**Task brief:** Copy out the data line by line exactly, from its start to the line bearing "Consider this experimental", inclusive.

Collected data
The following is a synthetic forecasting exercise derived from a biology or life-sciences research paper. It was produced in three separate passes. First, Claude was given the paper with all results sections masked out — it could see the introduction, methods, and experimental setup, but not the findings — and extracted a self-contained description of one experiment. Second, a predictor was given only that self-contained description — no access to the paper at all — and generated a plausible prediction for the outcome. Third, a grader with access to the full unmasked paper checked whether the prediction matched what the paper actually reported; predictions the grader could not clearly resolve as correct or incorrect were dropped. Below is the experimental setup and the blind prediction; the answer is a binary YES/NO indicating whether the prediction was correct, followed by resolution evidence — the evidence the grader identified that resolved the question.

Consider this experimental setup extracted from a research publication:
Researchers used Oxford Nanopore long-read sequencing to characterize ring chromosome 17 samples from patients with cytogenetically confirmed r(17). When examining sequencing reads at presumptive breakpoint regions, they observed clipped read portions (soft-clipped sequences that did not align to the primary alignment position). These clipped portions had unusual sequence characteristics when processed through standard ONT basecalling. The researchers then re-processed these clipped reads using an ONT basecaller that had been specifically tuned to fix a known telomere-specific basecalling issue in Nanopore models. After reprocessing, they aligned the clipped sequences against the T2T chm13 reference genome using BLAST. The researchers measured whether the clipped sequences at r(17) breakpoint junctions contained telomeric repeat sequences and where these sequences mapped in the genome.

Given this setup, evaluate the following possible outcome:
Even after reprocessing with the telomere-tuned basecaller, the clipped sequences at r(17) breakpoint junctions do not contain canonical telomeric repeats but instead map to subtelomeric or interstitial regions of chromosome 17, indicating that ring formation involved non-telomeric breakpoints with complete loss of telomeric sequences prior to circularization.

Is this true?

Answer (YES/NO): NO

**Output of the task:**
The following is a synthetic forecasting exercise derived from a biology or life-sciences research paper. It was produced in three separate passes. First, Claude was given the paper with all results sections masked out — it could see the introduction, methods, and experimental setup, but not the findings — and extracted a self-contained description of one experiment. Second, a predictor was given only that self-contained description — no access to the paper at all — and generated a plausible prediction for the outcome. Third, a grader with access to the full unmasked paper checked whether the prediction matched what the paper actually reported; predictions the grader could not clearly resolve as correct or incorrect were dropped. Below is the experimental setup and the blind prediction; the answer is a binary YES/NO indicating whether the prediction was correct, followed by resolution evidence — the evidence the grader identified that resolved the question.

Consider this experimental setup extracted from a research publication:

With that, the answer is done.